Alright, so on that note, let’s let Joe go over one of his scripts. To see the script he’s referring to, click here.
II. JOE KEATINE:
The attached script was my contribution to Riley Rossmo’s anthology, DÍA DE LOS MUERTOS entitled ‘Day Of the Dead 3000′. Beyond the surface level goal of telling stories connected into the themes of the Mexican Day of the Dead, the idea was to have Riley experiment with a number of styles. A lot of the stories — and they’re all quite good, including contributions from Peter Panzerfaust’s Kurtis J. Wiebe, Sheltered’s Ed Brisson, Ghosted’s Joshua Williamson, among many others — were either centered on crime or horror, usually with some really touching, somber moments. So, I decided to do a entirely over-the-top, somewhat drug-fueled look at the insanity of 1970s comics, specifically Jack Kirby’s 2001: A Space Odyssey and R. Crumb’s Zap Comix, while still telling a story with a larger theme and something of an emotional core. I thought it would be a great way to push Riley into doing something stylistically he hadn’t attempted before and I couldn’t be happier with the results. He absolutely killed it, as did colorist Megan Wilson.

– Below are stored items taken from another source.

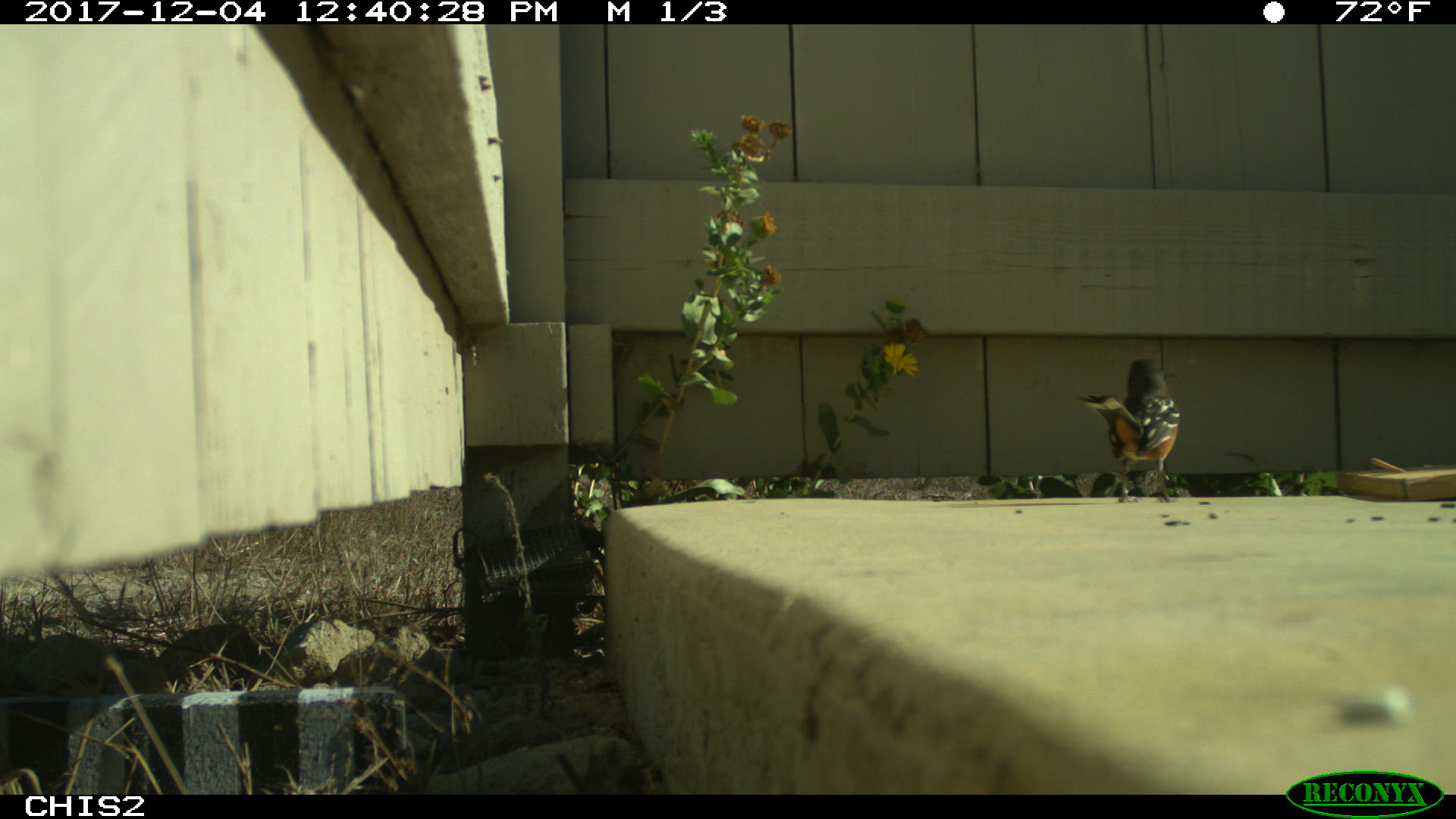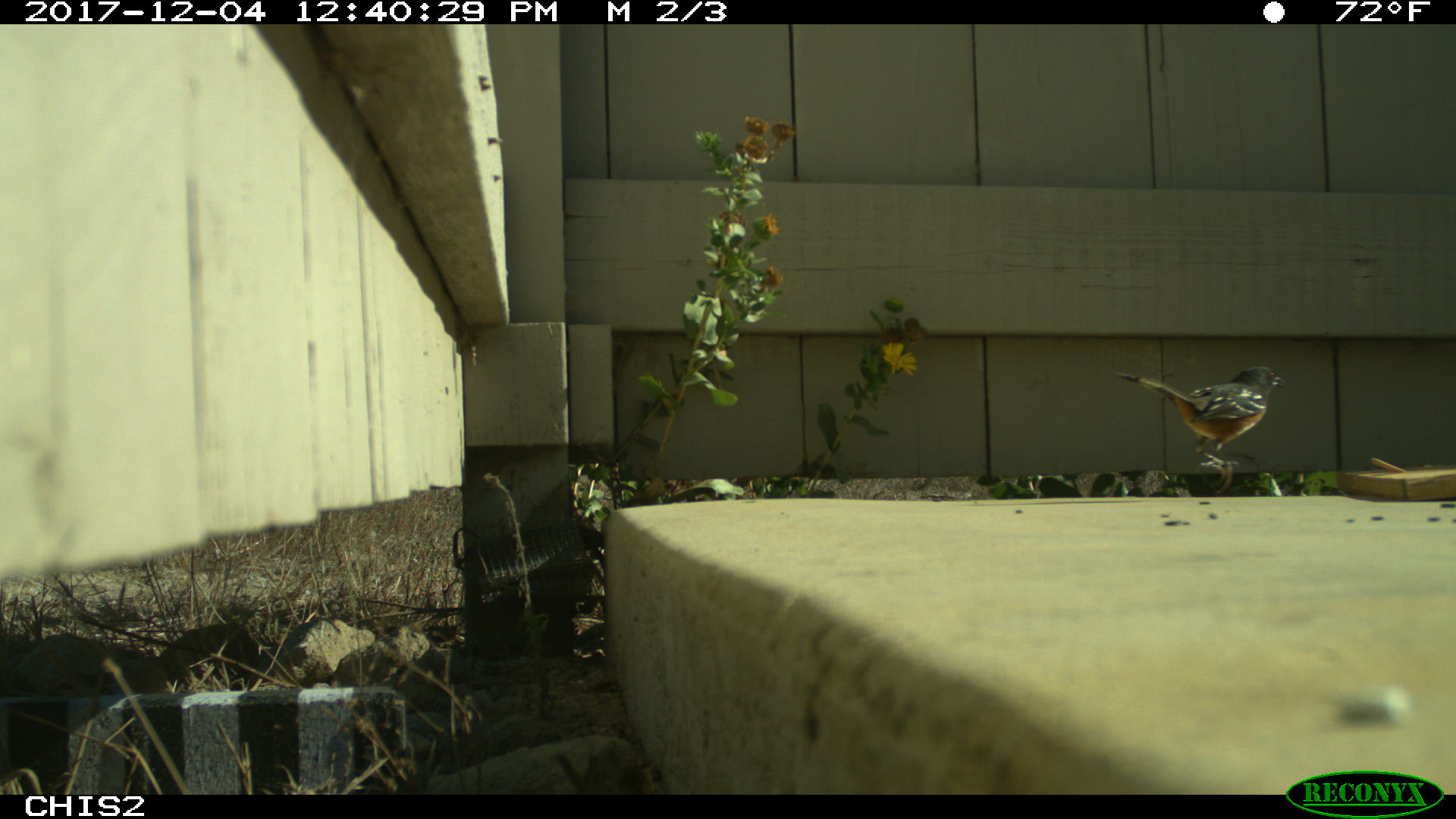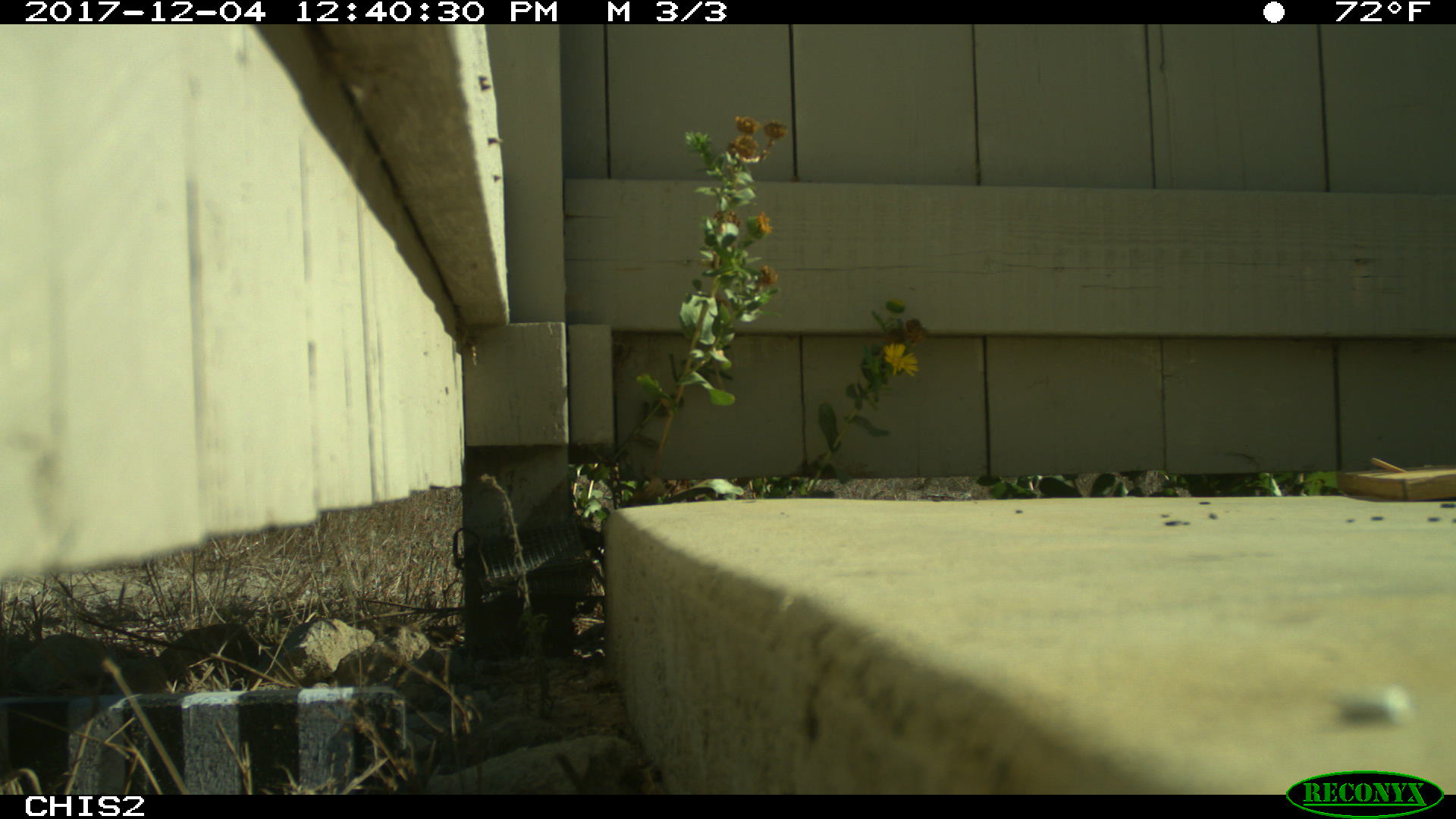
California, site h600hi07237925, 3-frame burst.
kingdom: Animalia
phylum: Chordata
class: Aves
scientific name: Aves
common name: bird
Bird (Aves).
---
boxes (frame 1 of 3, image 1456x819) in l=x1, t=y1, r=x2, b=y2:
bird: l=1076, t=359, r=1179, b=503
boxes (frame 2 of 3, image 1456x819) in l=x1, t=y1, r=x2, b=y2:
bird: l=1115, t=366, r=1288, b=467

A couple things on a technical level — it says “Draft 1.0”, but that’s a bit of a misnomer. What that actually means is it’s the first draft I think is suitable for human consumption. The truth is this is already quite a few drafts in. I also work a bit differently than most people, in that I do a lot of the rewriting very early on — in both an outline phase and as I’m writing. And then a bit more. And then I get to the level this script was at where I feel I can send it to someone else without having them think I’m insane. Then there are usually more changes. In most cases I usually rework up through a draft ‘2.0,’ but every single project is different.
The main point to stress is this — the way I work may be entirely different than what works for you and your collaborators. Unlike screenwriting, there is no set format. What’s important more than anything else is communication and in the end, whatever works for you — that’s what works.